If you want to unblock your Chakras, that’s the place to start.
This is one of humanity's greatest questions. The core principle to understand is that suffering is not a mistake or punishment. Suffering is an essential structural component of existence on the material plane. It serves a purpose.
Suffering is necessary for development. Without it, stagnation takes hold.
The first step to transcending the pain of suffering is to accept it as the necessary catalyst for our own evolution and learn to harness it for creative transformation.
Suffering is the price of being alive in a polarized world. All life and outer forms themselves produce pain, and there's no exemption for anyone. It matters not how mature or evolved one may be. The spiritual and the non-spiritual pay the same bill.
The powerful truth, if we can truly accept it, is that polarity is not a flaw in creation, it is the mechanism of creation.
Think about it. The Master adept or the Buddhist monk on the mountain feels the same pain as anyone else if they get a toothache or eat bad food. Suffering is universal regardless of circumstance.
————————
_Parts of the exercise_
1) From the passage on suffering, return the text starting at "Suffering is the" and ending at "mechanism of creation.".
2) List every sentence in the passage on suffering that begins with the words "Suffering is".
The entries that come after this point are taken from a different source.

_Recorded information_
————————
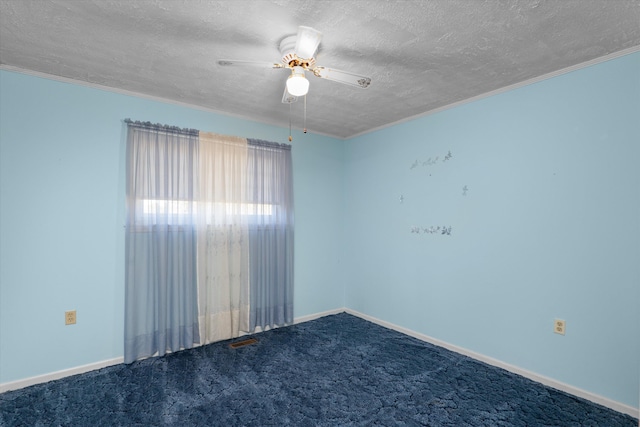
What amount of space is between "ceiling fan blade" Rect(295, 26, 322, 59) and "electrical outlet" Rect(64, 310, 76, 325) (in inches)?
108

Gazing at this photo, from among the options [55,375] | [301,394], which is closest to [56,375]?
[55,375]

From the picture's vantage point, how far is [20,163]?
2504 mm

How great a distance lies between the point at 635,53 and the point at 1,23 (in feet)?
13.3

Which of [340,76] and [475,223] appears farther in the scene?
[475,223]

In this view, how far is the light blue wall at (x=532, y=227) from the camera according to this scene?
7.23ft

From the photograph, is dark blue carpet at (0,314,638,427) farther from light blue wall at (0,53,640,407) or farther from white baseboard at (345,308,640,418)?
light blue wall at (0,53,640,407)

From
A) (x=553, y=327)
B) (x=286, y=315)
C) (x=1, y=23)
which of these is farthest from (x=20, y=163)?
(x=553, y=327)

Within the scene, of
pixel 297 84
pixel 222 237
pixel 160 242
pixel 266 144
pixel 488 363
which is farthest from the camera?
pixel 266 144

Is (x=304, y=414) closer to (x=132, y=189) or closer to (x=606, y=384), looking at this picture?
(x=606, y=384)

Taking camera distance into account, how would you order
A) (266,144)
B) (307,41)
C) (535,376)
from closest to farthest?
1. (307,41)
2. (535,376)
3. (266,144)

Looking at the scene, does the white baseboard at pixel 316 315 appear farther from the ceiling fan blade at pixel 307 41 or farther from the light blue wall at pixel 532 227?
the ceiling fan blade at pixel 307 41

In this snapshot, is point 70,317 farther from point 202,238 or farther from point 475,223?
point 475,223

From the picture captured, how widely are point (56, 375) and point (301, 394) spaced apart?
6.54ft

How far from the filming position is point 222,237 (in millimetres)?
3381
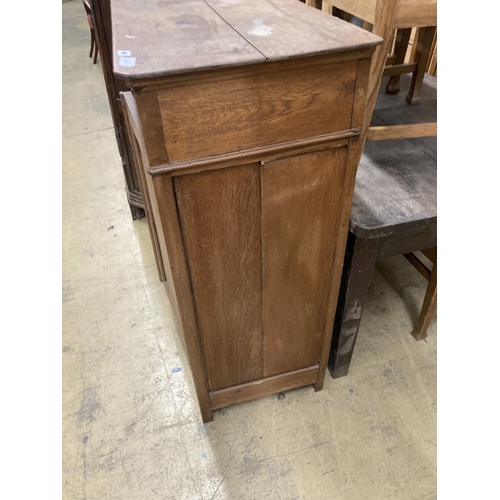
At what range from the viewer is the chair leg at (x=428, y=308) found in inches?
58.1

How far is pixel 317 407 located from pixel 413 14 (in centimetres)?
120

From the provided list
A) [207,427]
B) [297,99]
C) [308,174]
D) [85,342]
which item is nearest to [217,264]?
[308,174]

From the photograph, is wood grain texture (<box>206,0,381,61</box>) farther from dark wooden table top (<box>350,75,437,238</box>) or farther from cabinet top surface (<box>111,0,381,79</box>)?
dark wooden table top (<box>350,75,437,238</box>)

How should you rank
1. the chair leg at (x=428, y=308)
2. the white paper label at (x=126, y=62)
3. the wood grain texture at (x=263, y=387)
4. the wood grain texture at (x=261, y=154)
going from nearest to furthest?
the white paper label at (x=126, y=62)
the wood grain texture at (x=261, y=154)
the wood grain texture at (x=263, y=387)
the chair leg at (x=428, y=308)

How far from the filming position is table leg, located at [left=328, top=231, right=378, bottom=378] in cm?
116

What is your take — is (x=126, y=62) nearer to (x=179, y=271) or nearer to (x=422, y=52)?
(x=179, y=271)

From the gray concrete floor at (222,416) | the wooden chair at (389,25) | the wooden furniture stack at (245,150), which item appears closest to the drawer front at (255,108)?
the wooden furniture stack at (245,150)

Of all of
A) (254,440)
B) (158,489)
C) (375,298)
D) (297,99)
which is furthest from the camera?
(375,298)

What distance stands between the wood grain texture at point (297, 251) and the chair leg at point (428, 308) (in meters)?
0.49

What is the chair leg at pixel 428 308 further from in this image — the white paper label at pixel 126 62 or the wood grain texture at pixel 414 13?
the white paper label at pixel 126 62

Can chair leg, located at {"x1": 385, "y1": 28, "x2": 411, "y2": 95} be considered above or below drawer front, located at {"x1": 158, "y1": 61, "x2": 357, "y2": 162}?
below

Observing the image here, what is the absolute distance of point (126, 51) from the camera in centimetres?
75

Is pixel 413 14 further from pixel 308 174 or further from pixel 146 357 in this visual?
pixel 146 357

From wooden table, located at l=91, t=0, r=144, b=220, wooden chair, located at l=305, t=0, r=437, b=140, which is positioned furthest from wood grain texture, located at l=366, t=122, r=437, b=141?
wooden table, located at l=91, t=0, r=144, b=220
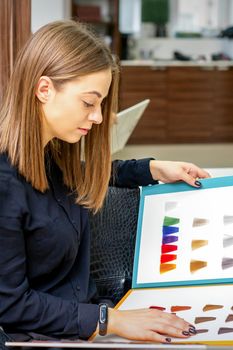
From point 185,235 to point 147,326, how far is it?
0.38 m

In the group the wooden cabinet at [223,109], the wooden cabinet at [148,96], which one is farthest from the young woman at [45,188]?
the wooden cabinet at [223,109]

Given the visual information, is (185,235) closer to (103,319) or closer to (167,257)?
(167,257)

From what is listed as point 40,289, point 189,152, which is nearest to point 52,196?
point 40,289

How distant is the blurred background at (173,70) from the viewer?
21.3 feet

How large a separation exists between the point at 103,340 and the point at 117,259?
418mm

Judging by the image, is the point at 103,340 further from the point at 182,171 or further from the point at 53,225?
the point at 182,171

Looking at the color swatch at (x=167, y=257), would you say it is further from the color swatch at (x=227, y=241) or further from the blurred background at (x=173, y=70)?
the blurred background at (x=173, y=70)

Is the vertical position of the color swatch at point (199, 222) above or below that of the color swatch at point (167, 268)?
above

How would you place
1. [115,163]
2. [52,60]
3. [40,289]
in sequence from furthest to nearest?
1. [115,163]
2. [40,289]
3. [52,60]

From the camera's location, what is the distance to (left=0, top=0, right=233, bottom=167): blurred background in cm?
648

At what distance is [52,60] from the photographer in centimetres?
124

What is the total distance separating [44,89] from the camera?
1.24 meters

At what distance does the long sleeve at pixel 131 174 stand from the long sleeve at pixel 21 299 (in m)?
0.46

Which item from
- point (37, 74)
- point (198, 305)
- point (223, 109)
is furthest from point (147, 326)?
point (223, 109)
————————
_Results by task_
1)
Suffering is the price of being alive in a polarized world. All life and outer forms themselves produce pain, and there's no exemption for anyone. It matters not how mature or evolved one may be. The spiritual and the non-spiritual pay the same bill.
The powerful truth, if we can truly accept it, is that polarity is not a flaw in creation, it is the mechanism of creation.

2)
- Suffering is an essential structural component of existence on the material plane.
- Suffering is necessary for development.
- Suffering is the price of being alive in a polarized world.
- Suffering is universal regardless of circumstance.